Lisandro Martinez’s height has become less of a talking point. Old Trafford felt an unusually happy place on Wednesday. While, as Ten Hag said, the direction of travel may not be one-way, and both stumbles in the Europa League and their Manchester derby humiliation serve as warnings, a process seems to be yielding progress.
Potter may be a different candidate with the familiar new-manager bounce at Chelsea, but his has been a smoother start than his counterpart’s, shorn of equivalents of the Brighton and Brentford defeats. Chelsea coaches often begin with unbeaten runs; there is a quixotic element to Potter’s first few games. Second-guessing him has felt near impossible, given his fondness for picking players in various roles, his willingness to swap formation, and bench expensive summer signings. Factor in injuries and the difficulty of compensating for Reece James’ absence and, whereas Ten Hag has an increasing number of automatic choices, Potter might only have four: the rejuvenated Kepa Arrizabalaga, plus Thiago Silva, Jorginho and Mason Mount. He is the wild card looking to repeat his recent history and change Chelsea’s.
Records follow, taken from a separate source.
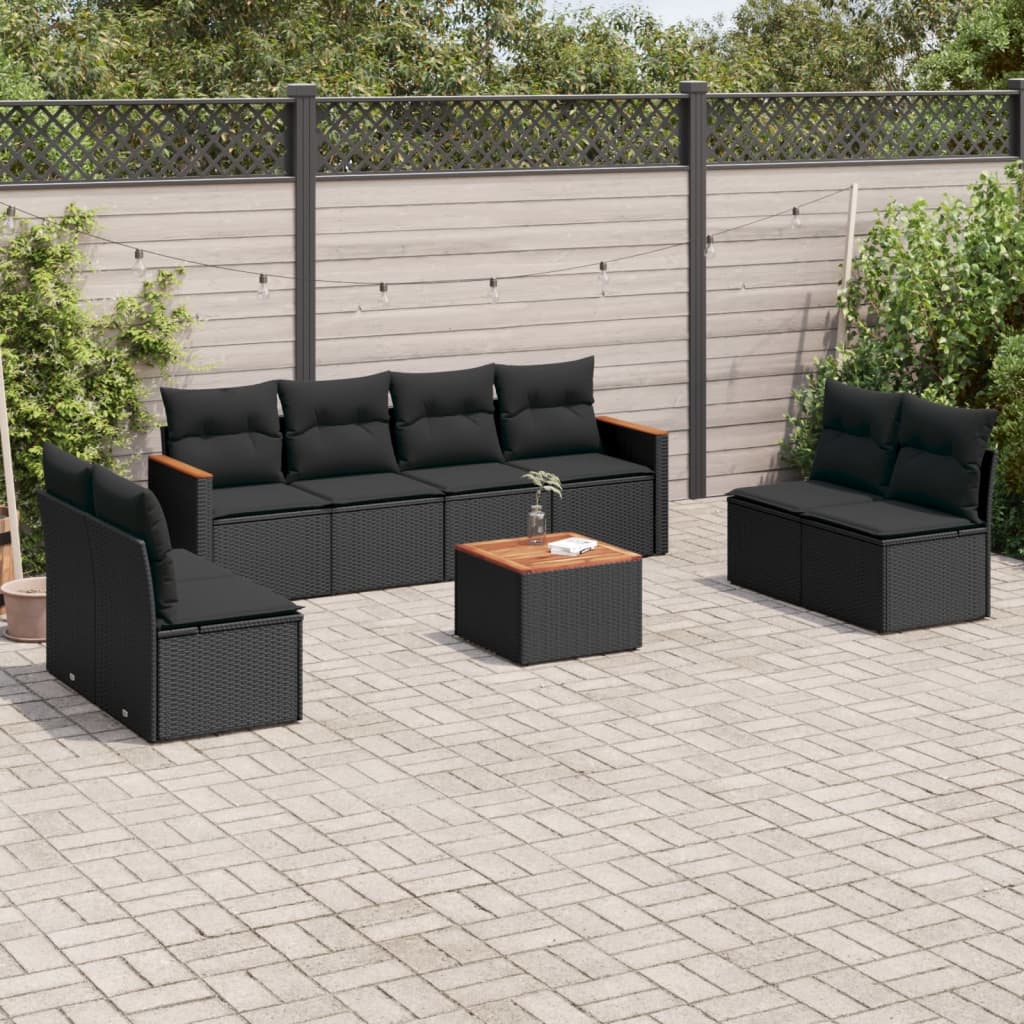 vidaXL Set mobilier de grădină cu perne, 9 piese, negru, poliratan vidaXL Set mobilier de grădină cu perne, 9 piese, negru, poliratan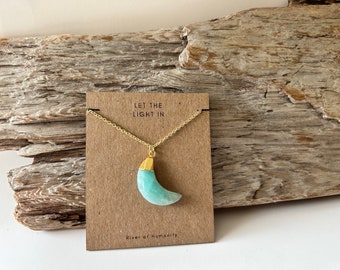 Amazonite Crescent Moon on 16-18 inch 14k gold plated brass chain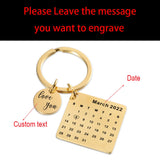 Personalized Calendar Keychain,Engraved Steel Keyring,Wedding Anniversary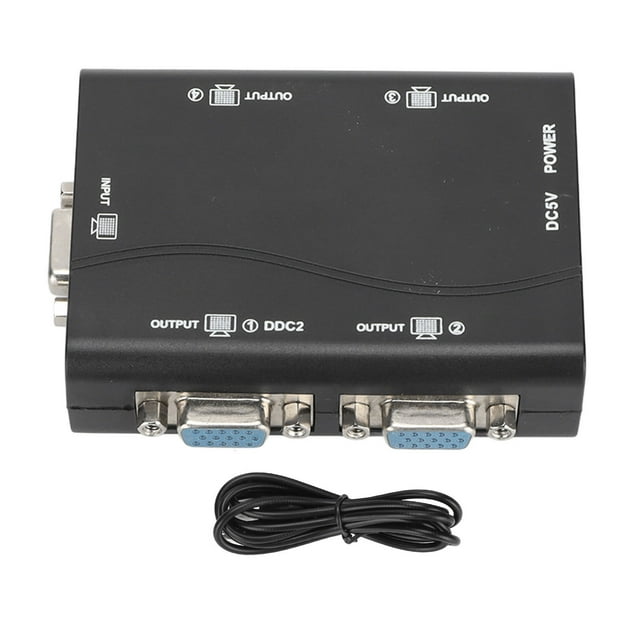 Divisor VGA 1 en 4 salidas 250MHz 1920x1440 Divisor de video HD alimentado por USB para computadora portátil Proyector TV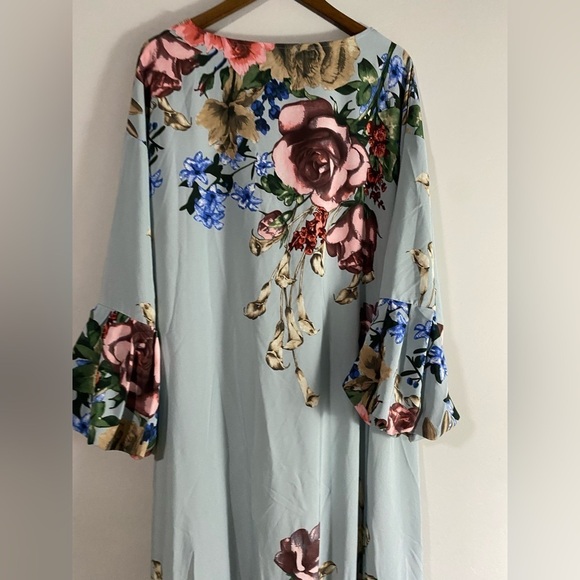 Shein - Floral Ruffle Hem Smock Maxi Dress - Picture 11 of 12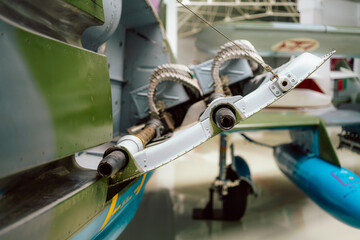 Close-Up View of Military Aircraft Weaponry and Engineering Details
Tuchel never beat United in his time at Stamford Bridge; the last Chelsea manager to win a Premier League game against them was Antonio Conte, Ten Hag’s latest victim. The last United manager to lose a league game to Chelsea was Mourinho. It seems a long time ago, during his toxic rivalry with Conte, but in the age of Ten Hag and Potter, Mourinho increasingly feels like ancient history for these clubs.